Taking the multicultural genre to higher ground

After browsing through my Google alerts, I came across an interesting article in Publishers Weekly that veteran African-American writer, Donna Hill (one of my favorite authors) has launched her own e-publishing company, InnerVision Books.

The first thing that popped into my mind was Stevie Wonder’s (and I’m dating myself) “Innervisions” album because it was a collection of lofty songs such as, “Higher Ground”, “Don’t You Worry ‘Bout a Thing,” and “Living for the City.” IMHO, these were songs of hope, struggle, achievement, and love.

InnerVision Books will publish fiction, poetry and non-fiction in a digital format. Its name, which is reminiscent of Stevie’s songs, implies (again, IMHO) that it might also offer hope to authors—veteran and aspiring—who write multicultural characters and plots, but are struggling to achieve success.

With a publishing company dedicated to highlighting “multiculturalism in a global society,” authors have a chance to work with a company that understands that multicultural literature is expansive and layered, and shouldn’t be placed in one section of the bookstore.

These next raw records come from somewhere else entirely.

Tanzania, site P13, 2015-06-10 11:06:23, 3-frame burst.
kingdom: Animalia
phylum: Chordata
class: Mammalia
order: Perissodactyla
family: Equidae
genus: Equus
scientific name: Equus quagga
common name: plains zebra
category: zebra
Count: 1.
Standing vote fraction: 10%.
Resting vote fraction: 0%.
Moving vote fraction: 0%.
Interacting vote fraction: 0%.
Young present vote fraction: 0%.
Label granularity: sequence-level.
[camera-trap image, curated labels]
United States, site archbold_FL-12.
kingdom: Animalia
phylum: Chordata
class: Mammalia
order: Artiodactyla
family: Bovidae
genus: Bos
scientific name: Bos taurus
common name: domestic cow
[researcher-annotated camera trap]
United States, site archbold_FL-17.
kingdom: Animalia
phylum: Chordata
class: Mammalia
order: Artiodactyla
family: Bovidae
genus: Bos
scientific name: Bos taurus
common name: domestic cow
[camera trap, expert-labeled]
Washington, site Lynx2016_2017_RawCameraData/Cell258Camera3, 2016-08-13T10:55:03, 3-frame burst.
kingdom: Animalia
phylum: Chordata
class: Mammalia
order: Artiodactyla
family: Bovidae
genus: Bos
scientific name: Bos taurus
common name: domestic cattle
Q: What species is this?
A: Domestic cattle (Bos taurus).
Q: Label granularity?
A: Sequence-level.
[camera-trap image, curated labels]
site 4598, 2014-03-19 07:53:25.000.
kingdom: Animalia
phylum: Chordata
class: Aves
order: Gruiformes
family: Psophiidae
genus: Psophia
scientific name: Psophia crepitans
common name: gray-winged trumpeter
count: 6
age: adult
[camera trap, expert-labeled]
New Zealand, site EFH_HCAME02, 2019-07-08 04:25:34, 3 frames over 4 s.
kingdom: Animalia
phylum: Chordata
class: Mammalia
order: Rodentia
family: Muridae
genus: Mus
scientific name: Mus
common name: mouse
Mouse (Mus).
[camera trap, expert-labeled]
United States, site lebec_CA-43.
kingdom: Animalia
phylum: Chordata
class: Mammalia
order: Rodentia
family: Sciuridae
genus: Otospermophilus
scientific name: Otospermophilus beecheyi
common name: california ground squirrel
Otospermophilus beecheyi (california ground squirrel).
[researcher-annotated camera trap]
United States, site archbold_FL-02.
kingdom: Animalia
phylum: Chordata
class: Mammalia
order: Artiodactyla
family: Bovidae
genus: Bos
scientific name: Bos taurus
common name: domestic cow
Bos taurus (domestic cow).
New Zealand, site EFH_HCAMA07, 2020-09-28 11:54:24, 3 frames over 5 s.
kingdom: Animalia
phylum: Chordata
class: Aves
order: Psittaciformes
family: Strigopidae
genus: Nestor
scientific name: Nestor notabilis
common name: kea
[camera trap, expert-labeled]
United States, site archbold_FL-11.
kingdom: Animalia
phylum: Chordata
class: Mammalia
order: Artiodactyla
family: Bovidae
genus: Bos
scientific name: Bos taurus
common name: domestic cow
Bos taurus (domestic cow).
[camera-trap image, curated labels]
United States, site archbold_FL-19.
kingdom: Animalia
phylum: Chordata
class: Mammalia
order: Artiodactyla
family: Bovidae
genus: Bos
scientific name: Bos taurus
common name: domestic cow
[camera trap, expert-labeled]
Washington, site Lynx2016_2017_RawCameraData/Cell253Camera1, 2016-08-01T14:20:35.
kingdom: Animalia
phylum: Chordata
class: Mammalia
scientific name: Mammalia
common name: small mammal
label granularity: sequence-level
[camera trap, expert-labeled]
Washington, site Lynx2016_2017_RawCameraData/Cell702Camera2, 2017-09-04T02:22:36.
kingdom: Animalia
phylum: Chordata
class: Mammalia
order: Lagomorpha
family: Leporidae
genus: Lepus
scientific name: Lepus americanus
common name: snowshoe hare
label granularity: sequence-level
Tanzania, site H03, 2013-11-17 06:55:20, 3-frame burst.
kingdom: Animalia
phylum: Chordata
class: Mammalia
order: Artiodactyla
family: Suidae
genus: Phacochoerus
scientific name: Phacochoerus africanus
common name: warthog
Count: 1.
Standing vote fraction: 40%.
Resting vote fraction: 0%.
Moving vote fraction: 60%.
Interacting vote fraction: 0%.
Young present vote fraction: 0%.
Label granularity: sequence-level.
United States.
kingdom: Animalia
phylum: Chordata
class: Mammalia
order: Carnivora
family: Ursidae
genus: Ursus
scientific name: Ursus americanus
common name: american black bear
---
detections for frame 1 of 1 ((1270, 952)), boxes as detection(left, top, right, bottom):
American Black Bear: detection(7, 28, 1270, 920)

And InnerVision Books doesn’t want to stop at e-publishing. Eventually they would like to publish trade paperback editions as well. Woohoo!

It’s wonderful to see a publishing company dedicated to working with authors of the multicultural genre.

Perhaps well-written multicultural stories that don’t make it to the larger publishers, because they’re not, “a good fit” or “not what they’re looking for,” will fit perfectly with InnerVision Books and be exactly what they seek to publish.

Bravo to Donna Hill and other publishers, who look for ways to tell these stories and embrace them.


Hashing through the e-hoopla

Over the past few weeks, I’ve been following publishing industry news about how romance giant, Harlequin, has branched out to self-publishing and e-publishing.

As a business communicator, I see how the world has adjusted, and still is, adjusting to the various means and trends of communicating (e-print, e-news, INTERNET, hello!). IMHO, it’s a given and bottom-line advantageous for corporations to rethink how they do business and communicate.

And as an aspiring romance author, I believe this holds true for any other company, with stockholders (i.e. publishers).

Don’t get me wrong. I believe in the standard publishing tradition of receiving an advance and royalties for one’s hard work and talent.

However, I am not opposed to having my work published by an only-digital publisher such as Samhain, Carina Press, Ellora’s Cave, and Loose ID–to name a few (although Samhain and Ellora’s Cave are doing print). These e-publishers allow authors who may never publish traditionally, the chance to have their work published and their talent displayed.

I’ve been following self-publishing and have friends who have gone that route and have become successful. They did so because they couldn’t find a traditional publisher (or agent) willing to take the chance on their work.

I’m sure we’ve heard plenty of stories how a self-published author, who was scoffed by traditional publishers, goes on to make millions. That’s great and I’m happy for them.

But I’m also happy for the author who, after self-publishing, receives accolades and (guess what?), an agent—after their book sold a few thousand copies. This is a monumental feat for pre-published authors who have developed personal relationships with the big “R”—rejection letters. It shows determination, confidence and resilience.

I’m not sold on publishers that offer to help “self” publish, but charge a large fee and want half the royalties (i.e. Harlequin Horizons, who have subsequently changed their name to DellArte Press). If I’m going to self publish, I’d like to do the work and reap the benefits.

As with anything, you have to weigh the good and bad. With self-publishing and digital publishing, you have to be aware of the pitfalls and disadvantages. Do your homework. Talk to people who have been through the process, just as you would talk to authors who have dealt with certain traditional publishers.

I’m not looking for millions. (But if they come, hey that’s a different story!) I’m looking for a nice bottom line that my business partners (agent, publishers) and I can enjoy. My main goal is to offer romance readers what they want—a story that makes you sigh, cry and beg for more.